There is also a tricky maneuver known as “bump drafting” where the approaching car at the back may even touch and push the car at the front.
The benefit of this is that, by tailgating so closer to the first car, the airflow into the following car’s radiator is hindered. As a result, the engine gets overheated. One main demand required to practice drafting is the appropriate car length. However, motorcycles, and bi-cycle racers do not get the facility of drafting because a bicycle racer or a motorcycle biker cannot generate the forward aero push that the cars are advantageous to do.
There are various ways of drafting applied by the racers to gain speed during the racing competitions, like, the slingshot and the ‘bump and run’ techniques.
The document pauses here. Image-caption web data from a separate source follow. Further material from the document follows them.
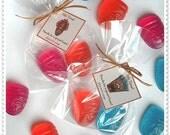 Custom Listing-24 Luau Party Favors Handmade Soap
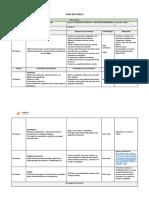 S9_Plan de Clase_FARMACO 9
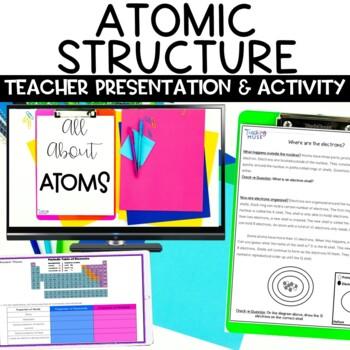 Proton Neutron Electron Practice Worksheets Teaching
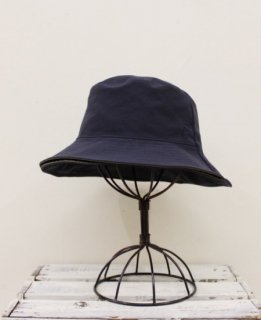 TRANSFORM HAT(NAVY)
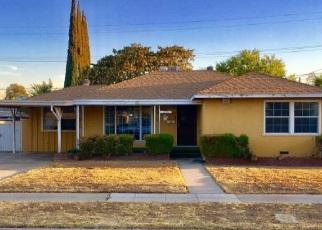 Casa en Remate en Fresno 93705 W FLINT WAY - Identificador: 4418527545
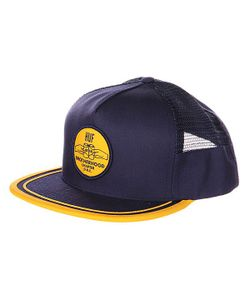 Huf | Бейсболка Brotherhood Side Mesh Snapback Navy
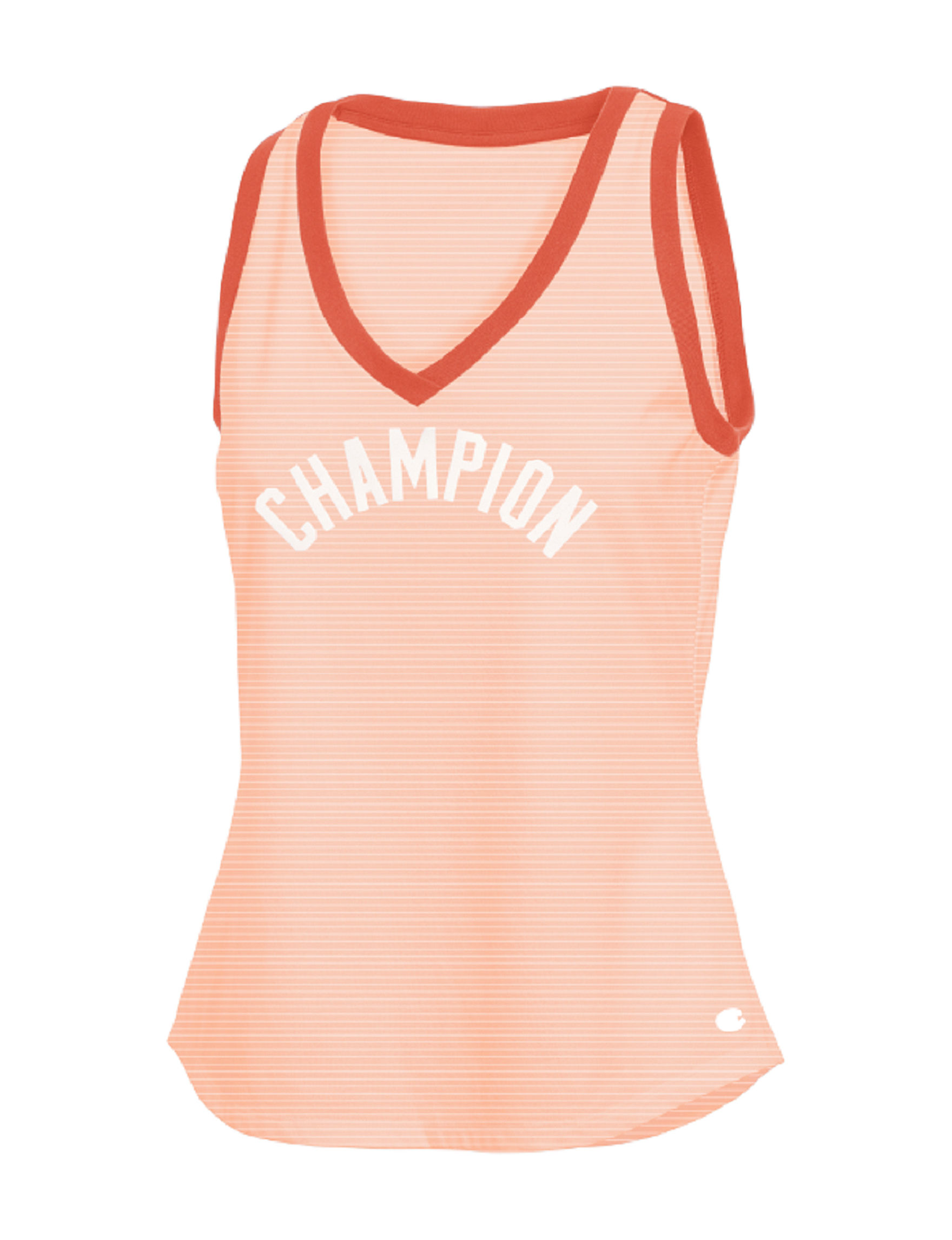 Champion Pink Tees & Tanks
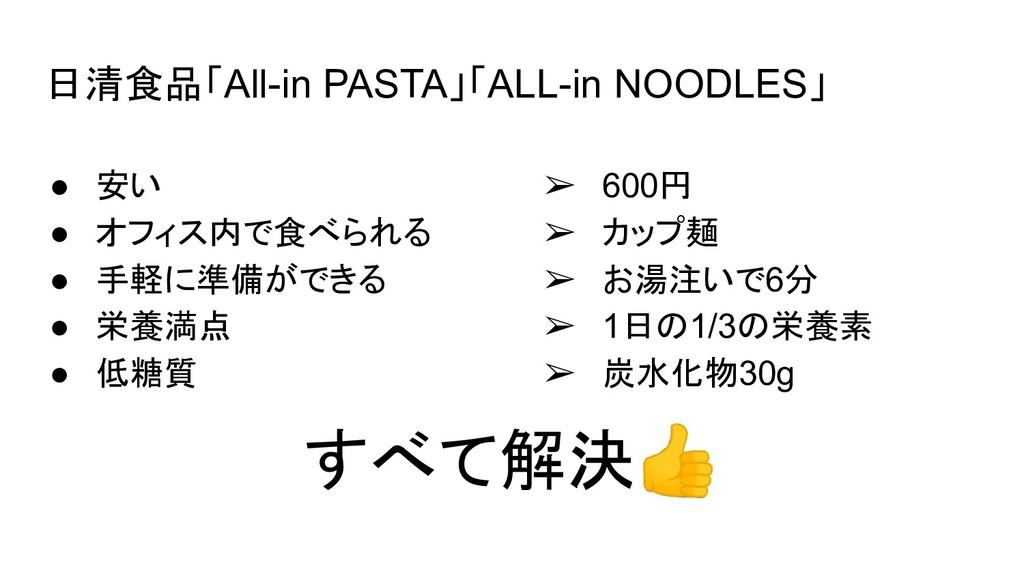 日清食品「All-in PASTA」「ALL-in NOODLES」 ● 安い ● オフィス内...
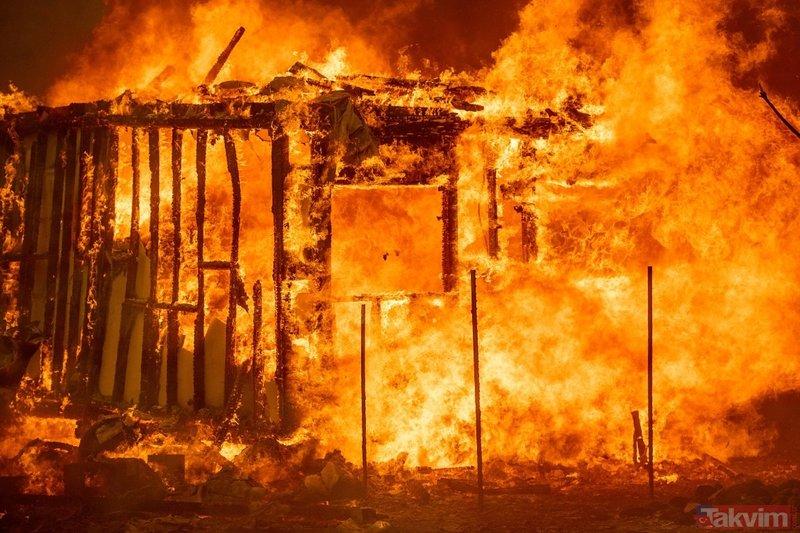 NASA uzaydan görüntüledi! California eyalet tarihinin en büyük yangınıyla mücadele ediyor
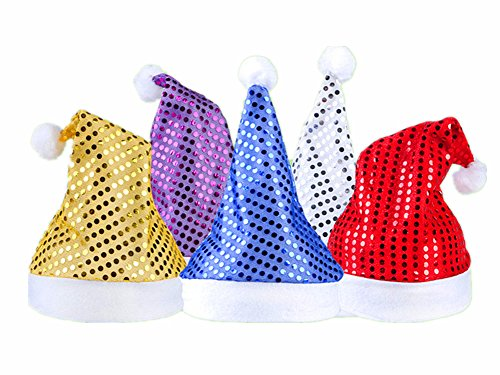 5pcs Christmas Santa Hat,Assorted Colors Shining Santa Claus' Cap Xmas Hat for Adults(Wide:11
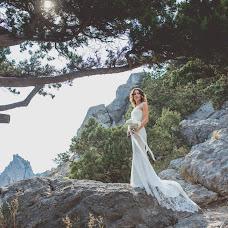 Wedding photographer Andrey Semchenko (Semchenko). Photo of 28.07.2017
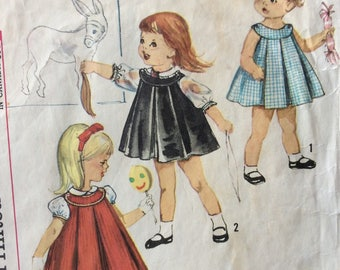 Simplicity 4713 girls dress or jumper and blouse size 2 vintage 1960's sewing pattern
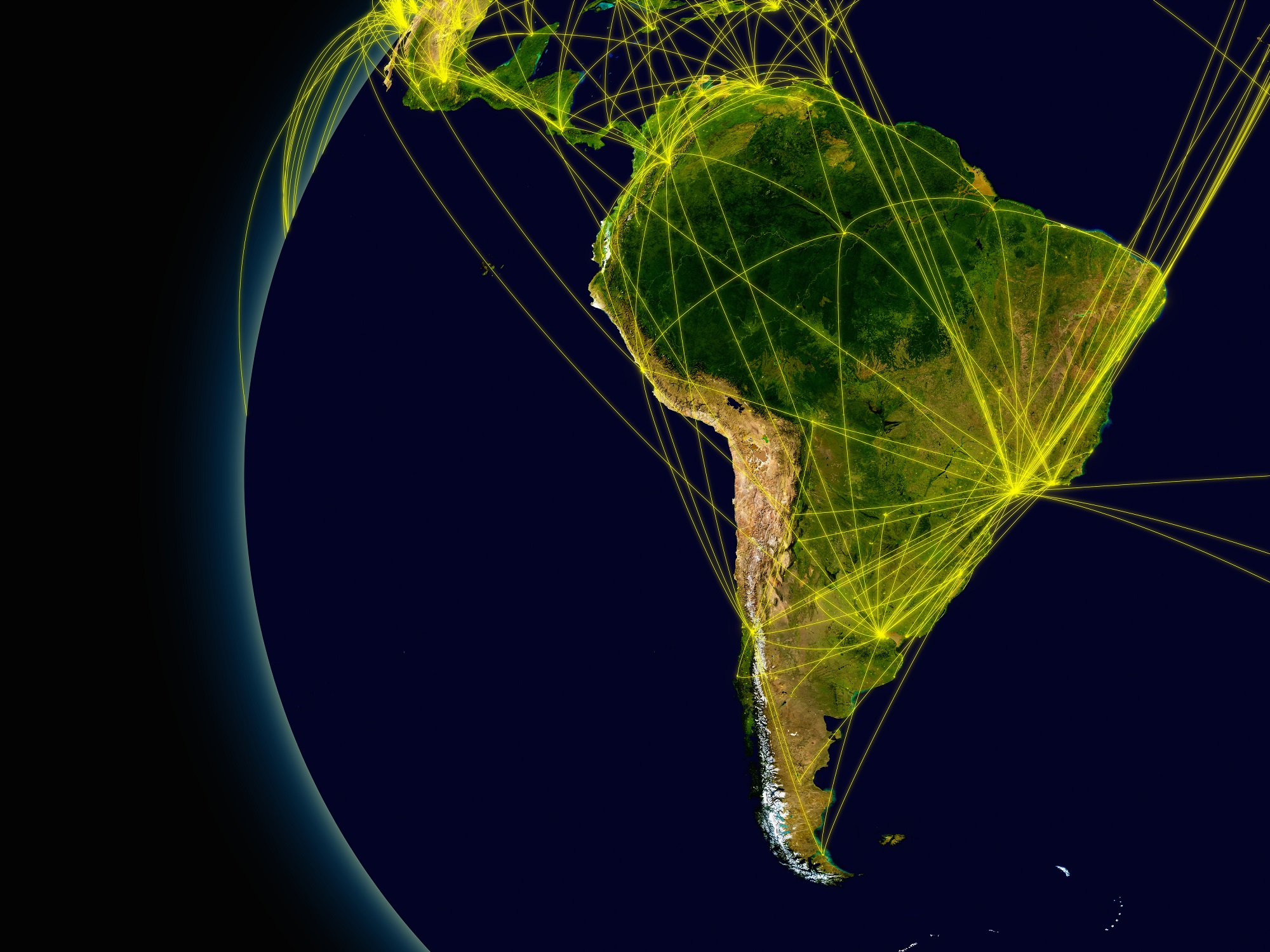 Shareholder Disputes in Latin America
In sling shot, when a leading driver sees a drafter is ‘pedaling back’, the leader slows proportionally to defend his position and gain room so that he is able to maintain a small gap between the vehicles and not cause any undesirable effects on the track.
While in the case of a bump and run draft, the drafter intentionally and physically nudges the rear of the car in front so that the traction is loosen. Although this type of drafting tactic is common on short tracks too, a drafter should be extremely cautious while drafting as any wrong move or any sharp blow could lead to fatal accident for the leading driver.